WORK TO COMPLETE
Each line from the opening of the records that follow to the line with "The researchers measured" needs to be written out exactly. Add nothing.

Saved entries
= = =
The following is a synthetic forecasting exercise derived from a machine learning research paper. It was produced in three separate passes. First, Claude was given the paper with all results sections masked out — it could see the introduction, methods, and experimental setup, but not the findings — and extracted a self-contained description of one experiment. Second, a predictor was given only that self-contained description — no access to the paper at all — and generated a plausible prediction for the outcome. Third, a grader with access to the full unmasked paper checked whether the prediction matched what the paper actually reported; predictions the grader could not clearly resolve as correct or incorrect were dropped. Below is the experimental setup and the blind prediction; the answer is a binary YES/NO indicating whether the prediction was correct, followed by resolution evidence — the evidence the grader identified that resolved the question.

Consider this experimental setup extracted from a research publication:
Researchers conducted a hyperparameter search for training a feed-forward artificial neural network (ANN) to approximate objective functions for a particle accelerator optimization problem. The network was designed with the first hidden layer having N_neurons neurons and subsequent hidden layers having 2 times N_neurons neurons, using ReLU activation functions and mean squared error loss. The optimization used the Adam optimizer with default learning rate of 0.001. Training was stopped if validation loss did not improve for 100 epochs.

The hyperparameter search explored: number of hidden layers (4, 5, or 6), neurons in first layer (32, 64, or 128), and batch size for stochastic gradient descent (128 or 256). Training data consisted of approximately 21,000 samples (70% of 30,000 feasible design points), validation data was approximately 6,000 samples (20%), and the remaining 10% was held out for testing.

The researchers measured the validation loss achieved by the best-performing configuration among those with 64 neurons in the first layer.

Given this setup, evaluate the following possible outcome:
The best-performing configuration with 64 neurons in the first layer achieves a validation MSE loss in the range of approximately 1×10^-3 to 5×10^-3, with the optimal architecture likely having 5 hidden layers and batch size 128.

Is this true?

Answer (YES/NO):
= = =
ANSWER BOX
The following is a synthetic forecasting exercise derived from a machine learning research paper. It was produced in three separate passes. First, Claude was given the paper with all results sections masked out — it could see the introduction, methods, and experimental setup, but not the findings — and extracted a self-contained description of one experiment. Second, a predictor was given only that self-contained description — no access to the paper at all — and generated a plausible prediction for the outcome. Third, a grader with access to the full unmasked paper checked whether the prediction matched what the paper actually reported; predictions the grader could not clearly resolve as correct or incorrect were dropped. Below is the experimental setup and the blind prediction; the answer is a binary YES/NO indicating whether the prediction was correct, followed by resolution evidence — the evidence the grader identified that resolved the question.

Consider this experimental setup extracted from a research publication:
Researchers conducted a hyperparameter search for training a feed-forward artificial neural network (ANN) to approximate objective functions for a particle accelerator optimization problem. The network was designed with the first hidden layer having N_neurons neurons and subsequent hidden layers having 2 times N_neurons neurons, using ReLU activation functions and mean squared error loss. The optimization used the Adam optimizer with default learning rate of 0.001. Training was stopped if validation loss did not improve for 100 epochs.

The hyperparameter search explored: number of hidden layers (4, 5, or 6), neurons in first layer (32, 64, or 128), and batch size for stochastic gradient descent (128 or 256). Training data consisted of approximately 21,000 samples (70% of 30,000 feasible design points), validation data was approximately 6,000 samples (20%), and the remaining 10% was held out for testing.

The researchers measured the validation loss achieved by the best-performing configuration among those with 64 neurons in the first layer.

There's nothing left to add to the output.